Tommy looked up at Ben, who towered above him. “Let’s just say,” he started, “that Annie lied to the police. I was the one who told them to talk to her. I was the one who knew they should. But she didn’t exactly tell them the truth.”

“How would you even know that?” I asked. “How would you know what she did or did not tell them, and how would you know if what she told them was the truth?”

Tommy shrugged. “I have my ways,” he said. “A person on the inside.”

“You have a person on the inside,” I scoffed. “On the inside of what—the police?”

He didn’t answer, but a low, reverberating chuckle emanated from his throat.

“You’re lying,” I said. “You don’t know a thing about my mother.”

“Oh, I don’t? I guess I just imagined it, then—all those long, intimate chats we had.”

He chewed on the word intimate as if it were a delicious bite of food.

“I guess I don’t know anything about what kind of pills she prefers, huh?” he continued. “Or how long it takes for her to just—”

“Stop!” Anger ballooned inside me, squeezing out the fear and hesitation. I leaned forward as far as I could, the package on my lap thudding to the floor as I stared him in the eyes.

“Don’t say another word about my mother,” I said. “I know what you’re doing. I know you’re just trying to distract me from figuring out what you did and what you know.”

“Is that so?” Tommy said.

“Yep.”

“Well—please, Sylvie—tell me what else I’m doing. This is so informative.”

He leaned forward, too, his face coming so close to mine that I could see the web of veins pulsing through his eyelids.

“Dent . . .” Ben warned, taking a step closer to Tommy.

“For one thing,” I said, “you’re lying about Persephone’s stuff. You didn’t sell it to anyone, that’s ridiculous—no one in their right mind would want it. So it’s here, isn’t it? I know it is. And I’m going to give you one more chance to come clean about everything.”

Tommy smiled as he inched even closer to me, the excitement on his face dripping with vulgarity. “Or what?” he asked.

I saw pockmarks on his cheeks—ghosts of old acne and the scrawny teenage boy he’d once been. I saw strands of gray in the wiry hair of his goatee.

“Or this.”

I stood up, marched through the kitchen, and entered the hallway beyond it. It was dim back there, and it took a second for my eyes to adjust enough to make out the bathroom to my left, the shaded bedroom to my right.
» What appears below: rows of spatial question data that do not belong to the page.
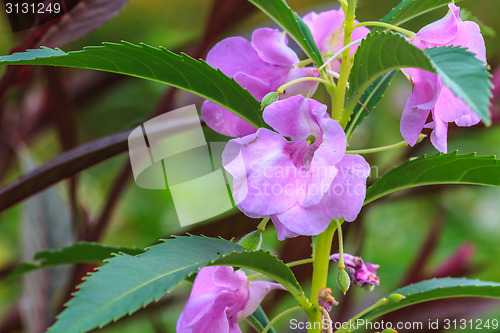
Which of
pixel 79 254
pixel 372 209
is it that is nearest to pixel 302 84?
pixel 79 254

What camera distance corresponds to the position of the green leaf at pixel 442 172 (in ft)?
1.51

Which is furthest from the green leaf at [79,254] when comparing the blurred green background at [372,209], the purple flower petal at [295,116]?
the blurred green background at [372,209]

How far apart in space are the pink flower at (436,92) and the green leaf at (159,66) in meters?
0.13

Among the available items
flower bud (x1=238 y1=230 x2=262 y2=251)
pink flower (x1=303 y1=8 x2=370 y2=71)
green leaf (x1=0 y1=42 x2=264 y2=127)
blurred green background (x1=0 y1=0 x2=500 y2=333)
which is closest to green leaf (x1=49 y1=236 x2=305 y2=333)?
flower bud (x1=238 y1=230 x2=262 y2=251)

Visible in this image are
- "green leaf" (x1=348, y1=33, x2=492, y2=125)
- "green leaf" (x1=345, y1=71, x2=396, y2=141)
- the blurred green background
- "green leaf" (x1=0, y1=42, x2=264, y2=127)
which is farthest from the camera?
the blurred green background

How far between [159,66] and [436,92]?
219 mm

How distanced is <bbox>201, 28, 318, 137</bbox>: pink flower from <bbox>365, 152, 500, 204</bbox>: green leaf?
0.11 meters

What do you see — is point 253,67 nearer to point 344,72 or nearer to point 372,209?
point 344,72

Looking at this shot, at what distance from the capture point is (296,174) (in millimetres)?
444

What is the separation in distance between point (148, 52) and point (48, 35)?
0.27 m

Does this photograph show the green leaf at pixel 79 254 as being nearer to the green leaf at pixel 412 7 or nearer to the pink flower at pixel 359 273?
the pink flower at pixel 359 273

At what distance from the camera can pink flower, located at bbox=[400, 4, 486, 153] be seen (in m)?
0.44

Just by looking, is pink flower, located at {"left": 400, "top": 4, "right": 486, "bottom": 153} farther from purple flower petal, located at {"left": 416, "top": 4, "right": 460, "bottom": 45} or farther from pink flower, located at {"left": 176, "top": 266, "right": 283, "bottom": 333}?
pink flower, located at {"left": 176, "top": 266, "right": 283, "bottom": 333}

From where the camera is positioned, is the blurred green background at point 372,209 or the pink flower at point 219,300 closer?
the pink flower at point 219,300
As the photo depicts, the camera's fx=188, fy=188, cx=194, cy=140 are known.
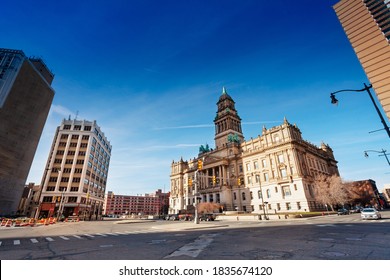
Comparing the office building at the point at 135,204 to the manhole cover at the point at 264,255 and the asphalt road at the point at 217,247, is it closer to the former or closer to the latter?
the asphalt road at the point at 217,247

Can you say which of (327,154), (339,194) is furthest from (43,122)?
(327,154)

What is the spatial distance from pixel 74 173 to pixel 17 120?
2102 cm

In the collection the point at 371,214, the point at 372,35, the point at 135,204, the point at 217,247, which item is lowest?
the point at 217,247

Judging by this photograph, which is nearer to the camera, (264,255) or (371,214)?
(264,255)

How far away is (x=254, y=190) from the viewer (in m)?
57.9

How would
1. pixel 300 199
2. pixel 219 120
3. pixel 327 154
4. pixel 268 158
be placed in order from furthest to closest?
1. pixel 219 120
2. pixel 327 154
3. pixel 268 158
4. pixel 300 199

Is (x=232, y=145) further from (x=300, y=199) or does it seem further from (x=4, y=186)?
(x=4, y=186)

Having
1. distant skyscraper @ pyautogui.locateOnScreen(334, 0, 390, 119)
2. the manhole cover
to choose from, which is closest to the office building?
distant skyscraper @ pyautogui.locateOnScreen(334, 0, 390, 119)

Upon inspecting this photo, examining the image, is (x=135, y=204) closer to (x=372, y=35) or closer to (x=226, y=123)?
(x=226, y=123)

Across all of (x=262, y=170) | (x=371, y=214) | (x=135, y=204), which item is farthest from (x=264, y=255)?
(x=135, y=204)

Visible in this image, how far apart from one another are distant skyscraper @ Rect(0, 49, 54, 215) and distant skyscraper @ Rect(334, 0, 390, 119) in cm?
8928

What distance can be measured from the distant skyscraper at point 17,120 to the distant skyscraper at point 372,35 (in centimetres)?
8928

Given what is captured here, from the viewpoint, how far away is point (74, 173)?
61.0 metres

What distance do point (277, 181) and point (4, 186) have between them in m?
71.4
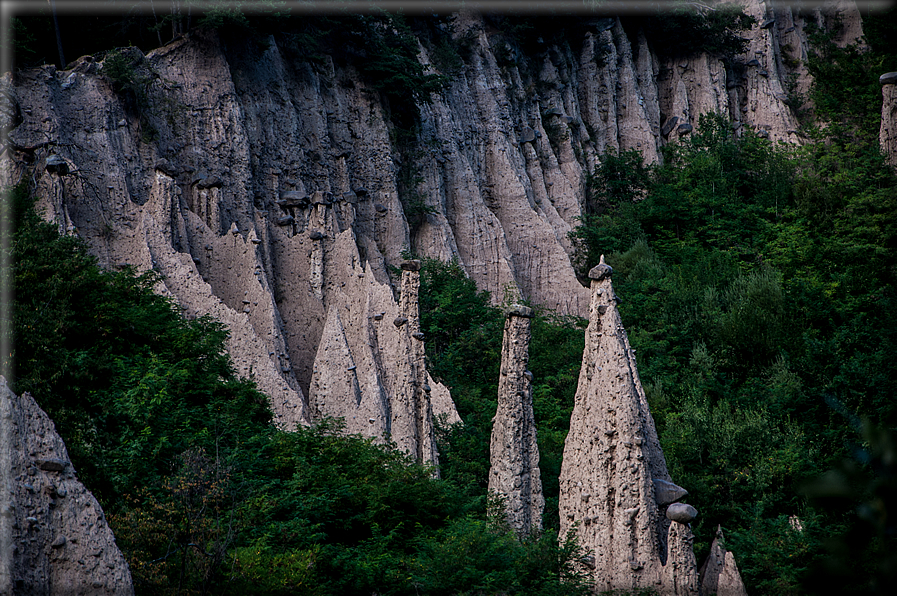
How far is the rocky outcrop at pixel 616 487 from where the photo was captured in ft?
38.5

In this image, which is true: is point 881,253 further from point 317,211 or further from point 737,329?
point 317,211

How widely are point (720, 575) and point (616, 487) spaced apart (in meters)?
2.46

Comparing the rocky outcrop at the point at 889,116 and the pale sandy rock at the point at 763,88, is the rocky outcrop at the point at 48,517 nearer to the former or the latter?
the rocky outcrop at the point at 889,116

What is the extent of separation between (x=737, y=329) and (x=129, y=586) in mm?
20115

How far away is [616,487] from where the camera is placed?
12.2 metres

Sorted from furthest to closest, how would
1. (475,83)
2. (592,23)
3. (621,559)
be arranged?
(592,23) < (475,83) < (621,559)

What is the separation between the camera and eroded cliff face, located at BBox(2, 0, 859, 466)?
18047 millimetres

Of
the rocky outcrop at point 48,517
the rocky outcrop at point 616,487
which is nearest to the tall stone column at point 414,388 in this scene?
the rocky outcrop at point 616,487

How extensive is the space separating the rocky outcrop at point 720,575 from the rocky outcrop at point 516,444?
9.40 feet

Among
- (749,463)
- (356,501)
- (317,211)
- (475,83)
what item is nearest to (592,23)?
(475,83)

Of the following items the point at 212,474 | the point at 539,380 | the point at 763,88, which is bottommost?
the point at 212,474

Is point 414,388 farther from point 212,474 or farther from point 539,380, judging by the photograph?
point 539,380

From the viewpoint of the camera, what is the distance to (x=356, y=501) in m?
14.3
“Sylvie,” Ben said, and I could feel him following just behind me.

“Not now,” I snapped. I walked into Tommy’s room, flicking on the light switch by the door, which illuminated a space as tidy and spare as his living room had been. There was a twin bed, its comforter pulled taut toward the headboard, a dresser with a watch and a comb on it, and a couple of plastic bins stacked in the corner.

“What is she doing?” Tommy asked as I rushed toward the bins. His laughter bubbled up in pitch.

“Sylvie, come on.” I felt Ben’s hand on my arm, but I pulled away and tore off the lid on the highest bin in the stack.